NEW YORK -- Starbucks is expanding the ways its staff can fill customers' personal cups as part of its ongoing efforts to reduce the massive amount of waste the coffee chain produces from its iconic cups constantly thrown in the trash.
Beginning Wednesday, Starbucks is adding the reusable cup option to drive-thru and Starbucks app orders, marking a "milestone" move the company said was previously only available for orders made in-person at its cafes since 1985.
For drive-thru orders, customers tell the barista during the ordering process that they've brought their own clean mug that staff will collect at the pickup window "using a contactless vessel to ensure hygiene and safety."
For orders made in the Starbucks app, a new "personal cup" option is now added to the "customization" button during the ordering process. The customer places an order, then brings it to the store where they give the mug to a barista in the pickup area where the drink is made and given back in a "contactless vessel," which is a larger mug.
Two caveats: Starbucks notes that the cups must be cleaned before bringing them and that baristas won't rinse them out.
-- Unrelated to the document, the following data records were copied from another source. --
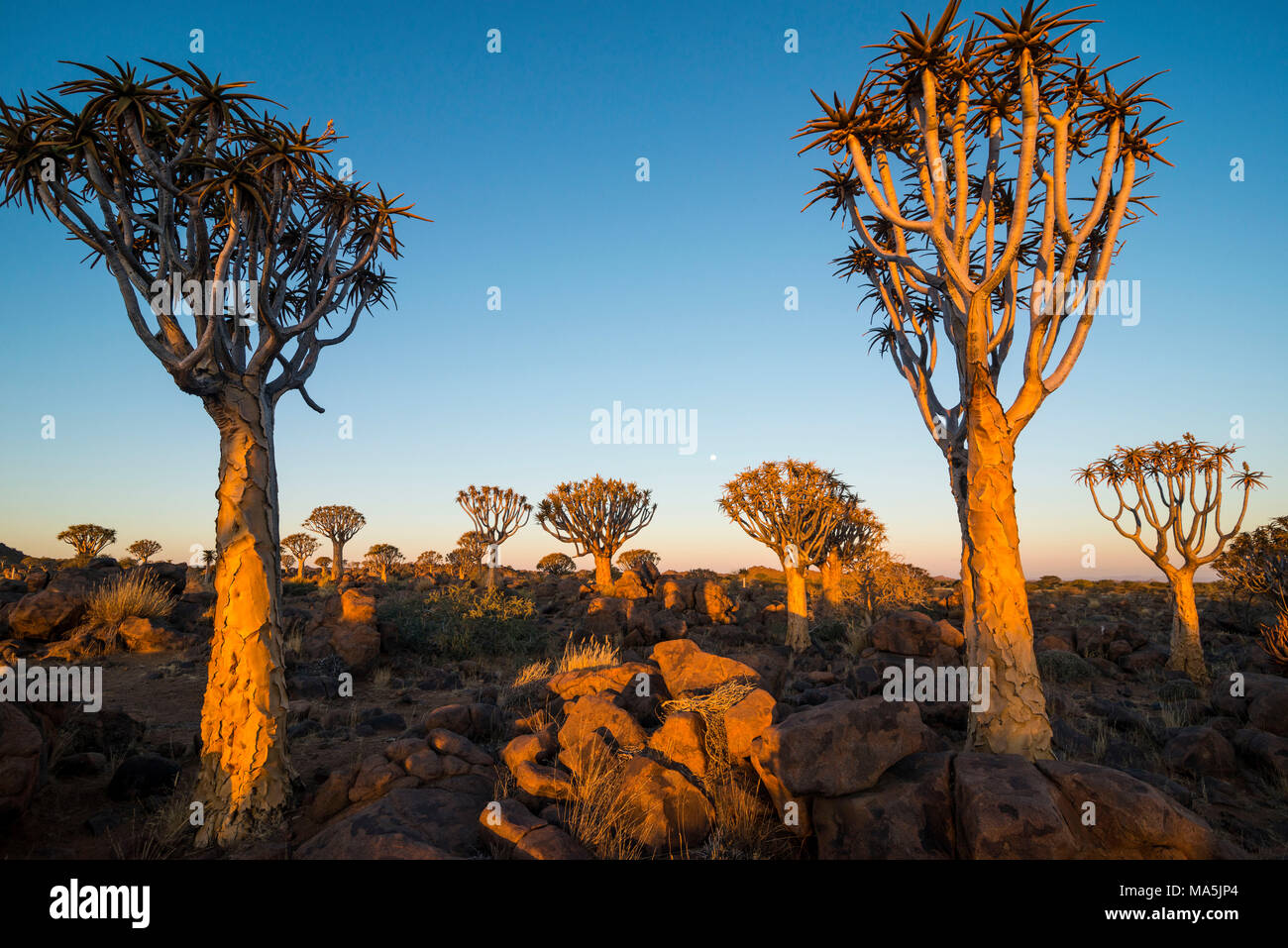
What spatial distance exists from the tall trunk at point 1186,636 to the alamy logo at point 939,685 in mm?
7054

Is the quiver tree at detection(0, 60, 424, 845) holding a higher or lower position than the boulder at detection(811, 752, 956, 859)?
higher

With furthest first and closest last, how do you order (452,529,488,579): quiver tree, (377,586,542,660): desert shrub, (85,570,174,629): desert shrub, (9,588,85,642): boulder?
(452,529,488,579): quiver tree < (377,586,542,660): desert shrub < (85,570,174,629): desert shrub < (9,588,85,642): boulder

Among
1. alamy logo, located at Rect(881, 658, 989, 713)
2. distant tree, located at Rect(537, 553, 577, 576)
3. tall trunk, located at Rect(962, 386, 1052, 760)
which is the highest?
tall trunk, located at Rect(962, 386, 1052, 760)

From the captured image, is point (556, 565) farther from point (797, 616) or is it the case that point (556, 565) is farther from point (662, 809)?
point (662, 809)

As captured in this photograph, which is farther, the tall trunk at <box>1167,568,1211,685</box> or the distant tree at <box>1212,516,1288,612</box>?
the distant tree at <box>1212,516,1288,612</box>

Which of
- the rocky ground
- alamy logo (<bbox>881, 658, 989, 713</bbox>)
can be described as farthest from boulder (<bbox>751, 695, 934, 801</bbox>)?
alamy logo (<bbox>881, 658, 989, 713</bbox>)

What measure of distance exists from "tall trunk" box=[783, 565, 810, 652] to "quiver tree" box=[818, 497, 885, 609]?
5.56 m

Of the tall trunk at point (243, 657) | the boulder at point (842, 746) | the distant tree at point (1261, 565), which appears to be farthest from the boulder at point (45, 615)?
the distant tree at point (1261, 565)

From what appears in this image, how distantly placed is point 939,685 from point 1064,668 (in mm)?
6824

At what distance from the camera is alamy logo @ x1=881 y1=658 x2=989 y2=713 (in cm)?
611

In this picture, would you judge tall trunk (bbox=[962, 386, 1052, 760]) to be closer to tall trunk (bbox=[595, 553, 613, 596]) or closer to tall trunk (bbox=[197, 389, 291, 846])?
tall trunk (bbox=[197, 389, 291, 846])

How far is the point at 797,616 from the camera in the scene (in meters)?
16.0
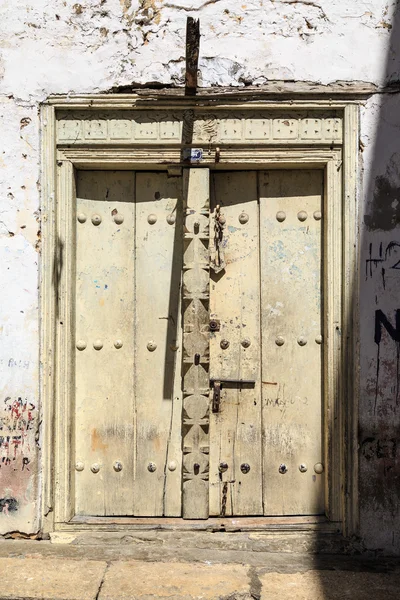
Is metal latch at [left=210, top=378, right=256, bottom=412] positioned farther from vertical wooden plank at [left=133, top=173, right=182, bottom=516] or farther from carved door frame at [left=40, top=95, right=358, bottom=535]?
carved door frame at [left=40, top=95, right=358, bottom=535]

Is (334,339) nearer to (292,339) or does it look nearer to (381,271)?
(292,339)

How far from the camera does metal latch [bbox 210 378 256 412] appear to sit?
3.69 metres

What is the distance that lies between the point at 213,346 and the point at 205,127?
118cm

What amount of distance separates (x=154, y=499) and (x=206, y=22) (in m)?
2.56

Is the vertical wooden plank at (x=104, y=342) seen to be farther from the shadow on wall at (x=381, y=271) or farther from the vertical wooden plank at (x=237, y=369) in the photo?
the shadow on wall at (x=381, y=271)

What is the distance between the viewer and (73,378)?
369cm

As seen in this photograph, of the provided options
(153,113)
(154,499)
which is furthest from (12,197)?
(154,499)

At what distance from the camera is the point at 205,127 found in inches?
142

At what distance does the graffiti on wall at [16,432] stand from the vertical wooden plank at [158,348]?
1.89 feet

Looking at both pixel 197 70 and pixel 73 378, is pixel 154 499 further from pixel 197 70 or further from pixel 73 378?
pixel 197 70

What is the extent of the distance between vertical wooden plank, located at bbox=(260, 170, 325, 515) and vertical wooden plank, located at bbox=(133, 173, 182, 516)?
18.9 inches

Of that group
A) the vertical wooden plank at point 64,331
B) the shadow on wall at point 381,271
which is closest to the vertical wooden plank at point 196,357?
the vertical wooden plank at point 64,331

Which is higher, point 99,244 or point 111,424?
point 99,244

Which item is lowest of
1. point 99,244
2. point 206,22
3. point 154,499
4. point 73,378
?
point 154,499
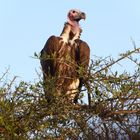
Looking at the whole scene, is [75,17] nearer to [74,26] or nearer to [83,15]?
[83,15]

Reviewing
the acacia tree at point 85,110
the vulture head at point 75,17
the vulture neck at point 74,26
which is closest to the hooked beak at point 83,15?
the vulture head at point 75,17

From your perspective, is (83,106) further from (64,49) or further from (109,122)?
(64,49)

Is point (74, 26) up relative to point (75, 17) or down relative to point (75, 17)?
down

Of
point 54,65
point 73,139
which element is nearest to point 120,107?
point 73,139

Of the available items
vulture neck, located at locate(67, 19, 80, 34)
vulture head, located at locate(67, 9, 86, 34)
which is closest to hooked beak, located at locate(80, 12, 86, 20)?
vulture head, located at locate(67, 9, 86, 34)

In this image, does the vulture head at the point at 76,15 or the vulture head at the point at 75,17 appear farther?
the vulture head at the point at 76,15

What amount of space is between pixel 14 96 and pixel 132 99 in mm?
843

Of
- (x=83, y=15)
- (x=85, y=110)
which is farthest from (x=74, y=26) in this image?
(x=85, y=110)

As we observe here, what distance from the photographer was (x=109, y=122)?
3.61 m

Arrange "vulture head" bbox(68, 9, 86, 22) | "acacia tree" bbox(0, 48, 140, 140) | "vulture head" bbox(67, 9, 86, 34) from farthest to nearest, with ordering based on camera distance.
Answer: "vulture head" bbox(68, 9, 86, 22) < "vulture head" bbox(67, 9, 86, 34) < "acacia tree" bbox(0, 48, 140, 140)

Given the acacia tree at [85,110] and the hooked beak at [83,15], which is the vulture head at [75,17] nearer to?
the hooked beak at [83,15]

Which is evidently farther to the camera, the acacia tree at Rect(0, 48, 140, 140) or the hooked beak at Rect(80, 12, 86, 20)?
the hooked beak at Rect(80, 12, 86, 20)

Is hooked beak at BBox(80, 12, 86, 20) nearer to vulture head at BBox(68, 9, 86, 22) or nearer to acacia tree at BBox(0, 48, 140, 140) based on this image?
vulture head at BBox(68, 9, 86, 22)

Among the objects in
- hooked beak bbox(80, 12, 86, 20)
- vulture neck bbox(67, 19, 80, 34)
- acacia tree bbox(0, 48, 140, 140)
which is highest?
hooked beak bbox(80, 12, 86, 20)
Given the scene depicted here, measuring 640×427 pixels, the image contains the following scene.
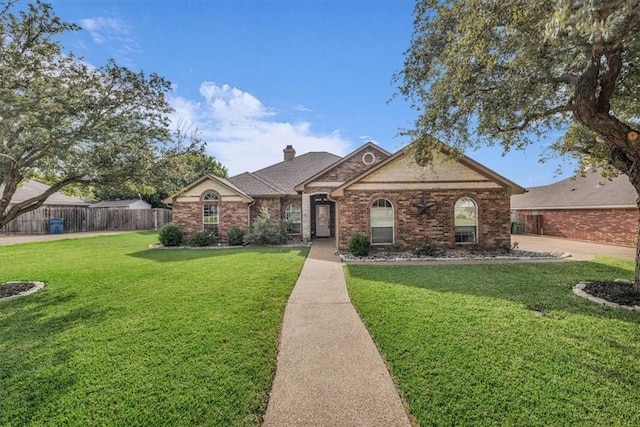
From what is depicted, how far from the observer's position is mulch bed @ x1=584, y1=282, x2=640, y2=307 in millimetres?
6059

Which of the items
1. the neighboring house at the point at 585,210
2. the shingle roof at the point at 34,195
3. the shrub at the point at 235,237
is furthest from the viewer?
the shingle roof at the point at 34,195

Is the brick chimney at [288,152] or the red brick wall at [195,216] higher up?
the brick chimney at [288,152]

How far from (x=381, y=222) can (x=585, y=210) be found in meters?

The chain also won't accept cups larger than 40 ounces.
It's a significant expansion since drive-thru and app orders together account for about 70% of sales at US stores operated by the company, with both options having grown in popularity since the Covid-19 pandemic.
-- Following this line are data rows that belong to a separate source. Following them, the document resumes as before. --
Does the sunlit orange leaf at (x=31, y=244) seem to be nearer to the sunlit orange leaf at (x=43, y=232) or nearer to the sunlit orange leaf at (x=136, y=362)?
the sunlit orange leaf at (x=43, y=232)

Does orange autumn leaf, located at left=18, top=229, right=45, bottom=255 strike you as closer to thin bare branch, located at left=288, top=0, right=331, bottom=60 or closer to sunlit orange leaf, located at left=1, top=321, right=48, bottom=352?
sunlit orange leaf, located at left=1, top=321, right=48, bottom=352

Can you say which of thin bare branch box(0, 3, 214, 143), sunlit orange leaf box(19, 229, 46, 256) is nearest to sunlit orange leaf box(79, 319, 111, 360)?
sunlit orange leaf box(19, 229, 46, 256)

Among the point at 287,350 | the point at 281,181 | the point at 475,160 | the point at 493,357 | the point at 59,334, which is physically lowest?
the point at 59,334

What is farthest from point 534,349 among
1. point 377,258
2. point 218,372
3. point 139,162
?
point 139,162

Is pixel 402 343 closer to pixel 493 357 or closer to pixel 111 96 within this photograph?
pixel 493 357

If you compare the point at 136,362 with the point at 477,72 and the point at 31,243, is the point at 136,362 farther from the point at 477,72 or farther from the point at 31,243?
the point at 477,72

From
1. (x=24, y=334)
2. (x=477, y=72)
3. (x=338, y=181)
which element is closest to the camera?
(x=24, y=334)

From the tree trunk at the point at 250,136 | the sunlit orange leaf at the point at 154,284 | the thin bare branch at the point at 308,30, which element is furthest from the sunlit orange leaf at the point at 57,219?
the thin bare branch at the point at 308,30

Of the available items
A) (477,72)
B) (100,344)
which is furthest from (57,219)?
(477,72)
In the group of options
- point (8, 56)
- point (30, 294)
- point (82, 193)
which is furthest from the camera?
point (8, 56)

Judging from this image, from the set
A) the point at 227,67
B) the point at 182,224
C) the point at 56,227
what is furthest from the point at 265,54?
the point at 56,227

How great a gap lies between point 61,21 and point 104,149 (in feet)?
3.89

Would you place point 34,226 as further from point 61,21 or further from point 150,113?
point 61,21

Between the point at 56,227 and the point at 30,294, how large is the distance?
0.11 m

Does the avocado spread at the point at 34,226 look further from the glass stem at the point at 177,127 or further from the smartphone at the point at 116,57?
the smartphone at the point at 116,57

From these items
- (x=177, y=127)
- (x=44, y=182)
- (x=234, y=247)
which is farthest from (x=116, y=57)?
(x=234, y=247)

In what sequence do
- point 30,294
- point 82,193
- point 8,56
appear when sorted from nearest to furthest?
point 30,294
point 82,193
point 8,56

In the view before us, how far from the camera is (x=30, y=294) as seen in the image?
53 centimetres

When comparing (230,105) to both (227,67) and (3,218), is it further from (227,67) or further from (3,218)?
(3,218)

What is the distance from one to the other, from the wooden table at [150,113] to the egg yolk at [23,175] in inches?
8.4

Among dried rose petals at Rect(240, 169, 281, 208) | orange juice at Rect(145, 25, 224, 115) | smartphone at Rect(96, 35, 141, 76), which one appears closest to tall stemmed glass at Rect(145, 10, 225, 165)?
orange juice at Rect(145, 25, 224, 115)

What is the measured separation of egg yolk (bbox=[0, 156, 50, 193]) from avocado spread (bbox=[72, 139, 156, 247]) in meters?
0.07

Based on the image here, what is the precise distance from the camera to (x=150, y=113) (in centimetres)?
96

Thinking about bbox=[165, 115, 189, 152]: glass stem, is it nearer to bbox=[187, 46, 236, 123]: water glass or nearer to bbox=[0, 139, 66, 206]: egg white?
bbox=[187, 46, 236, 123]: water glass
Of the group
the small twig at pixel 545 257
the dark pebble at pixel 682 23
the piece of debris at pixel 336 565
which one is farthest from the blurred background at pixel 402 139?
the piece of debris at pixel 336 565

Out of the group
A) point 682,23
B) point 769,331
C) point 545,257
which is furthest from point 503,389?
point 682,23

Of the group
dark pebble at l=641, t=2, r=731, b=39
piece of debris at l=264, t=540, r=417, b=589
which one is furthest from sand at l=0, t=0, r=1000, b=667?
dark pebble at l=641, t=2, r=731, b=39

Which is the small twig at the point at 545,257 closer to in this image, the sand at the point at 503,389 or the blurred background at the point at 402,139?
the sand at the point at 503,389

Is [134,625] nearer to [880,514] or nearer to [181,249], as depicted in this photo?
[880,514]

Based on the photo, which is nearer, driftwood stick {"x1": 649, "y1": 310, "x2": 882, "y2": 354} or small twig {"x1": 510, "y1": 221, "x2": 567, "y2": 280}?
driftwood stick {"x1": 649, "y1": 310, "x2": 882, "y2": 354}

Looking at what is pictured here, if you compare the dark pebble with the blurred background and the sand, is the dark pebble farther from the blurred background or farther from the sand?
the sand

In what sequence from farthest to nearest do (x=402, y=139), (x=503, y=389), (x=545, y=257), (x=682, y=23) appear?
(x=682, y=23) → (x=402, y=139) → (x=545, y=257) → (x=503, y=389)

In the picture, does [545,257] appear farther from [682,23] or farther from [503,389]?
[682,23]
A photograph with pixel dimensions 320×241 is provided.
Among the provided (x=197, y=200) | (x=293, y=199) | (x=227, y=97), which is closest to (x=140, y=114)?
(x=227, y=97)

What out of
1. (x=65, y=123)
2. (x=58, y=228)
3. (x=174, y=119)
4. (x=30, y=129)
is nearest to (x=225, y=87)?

The chain's traditional hot cups are made of both plastic and paper, so they're difficult to recycle, prompting Starbucks to rethink a variety ways to reduce its waste output with a 50% reduction goal by 2030.
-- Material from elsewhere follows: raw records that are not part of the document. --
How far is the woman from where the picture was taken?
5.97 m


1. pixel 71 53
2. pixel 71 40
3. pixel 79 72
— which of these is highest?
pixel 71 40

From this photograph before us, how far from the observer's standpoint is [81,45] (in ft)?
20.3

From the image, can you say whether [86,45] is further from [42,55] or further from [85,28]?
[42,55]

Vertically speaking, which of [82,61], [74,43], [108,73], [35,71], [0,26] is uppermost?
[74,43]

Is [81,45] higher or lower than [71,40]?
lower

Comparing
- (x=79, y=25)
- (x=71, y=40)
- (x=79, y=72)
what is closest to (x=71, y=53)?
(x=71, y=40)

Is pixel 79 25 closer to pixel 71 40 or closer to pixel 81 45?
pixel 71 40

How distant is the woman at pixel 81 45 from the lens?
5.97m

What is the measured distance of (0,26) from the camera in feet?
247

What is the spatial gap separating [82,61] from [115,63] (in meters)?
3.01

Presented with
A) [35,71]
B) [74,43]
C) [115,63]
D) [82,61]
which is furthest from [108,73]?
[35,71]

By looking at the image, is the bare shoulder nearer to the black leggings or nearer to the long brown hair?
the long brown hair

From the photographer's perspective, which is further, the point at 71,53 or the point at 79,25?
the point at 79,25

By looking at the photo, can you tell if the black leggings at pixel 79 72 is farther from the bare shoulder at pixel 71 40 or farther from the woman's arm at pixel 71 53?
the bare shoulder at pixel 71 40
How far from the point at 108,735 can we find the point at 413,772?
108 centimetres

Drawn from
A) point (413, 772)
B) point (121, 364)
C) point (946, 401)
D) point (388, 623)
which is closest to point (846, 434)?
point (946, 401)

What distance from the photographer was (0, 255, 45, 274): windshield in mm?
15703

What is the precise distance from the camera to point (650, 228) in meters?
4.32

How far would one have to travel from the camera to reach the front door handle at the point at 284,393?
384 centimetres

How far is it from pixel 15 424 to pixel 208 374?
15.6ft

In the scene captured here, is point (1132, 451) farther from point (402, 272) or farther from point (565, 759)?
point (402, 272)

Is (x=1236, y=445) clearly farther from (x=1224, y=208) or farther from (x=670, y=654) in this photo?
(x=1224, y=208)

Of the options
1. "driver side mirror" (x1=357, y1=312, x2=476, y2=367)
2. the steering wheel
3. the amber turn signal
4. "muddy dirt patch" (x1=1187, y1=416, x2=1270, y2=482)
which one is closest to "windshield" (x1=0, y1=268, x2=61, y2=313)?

Each time they use a personal cup customers will also receive a 10 cent discount and 25 stars if they're members of the chain's rewards program. The expansion is now active at company-owned and licensed US and Canada locations, but isn't available for drinks ordered through third-party apps like DoorDash or Uber Eats.
Starbucks explained in a press release that the changes are "part of a larger cultural movement the company is leading to shift toward reusables and away from single-use plastics, making it convenient for customers to use their own personal cup for every visit."
Some sustainable ideas Starbucks tried included experimenting with a borrow-a-cup program, in which customers pay a deposit for a durable cup that they take with them and drop back off after use.
In a test location in Seattle in 2021, customers paid a $1 deposit, and had to return the recyclable cup to a smart bin located in the store to get their dollar back. The company has tested similar pilot programs in Japan, Singapore and the United Kingdom.
Expanding the reusable cup program has long been a goal for Starbucks, despite the difficulties it might cause such as changing the taste of a complicated drink with several ingredients.
To solve that, Starbucks said that drinkers must let baristas know the size they would like and the drink will be made in a custom container that has "standardized lines (employees) need for measurements" before it's poured into a personal cup.
Starbucks also has to be careful not to put too much additional burden on employees, who already have to prepare complicated, customized orders at high speeds. The chain is also battling unionization efforts at some locations.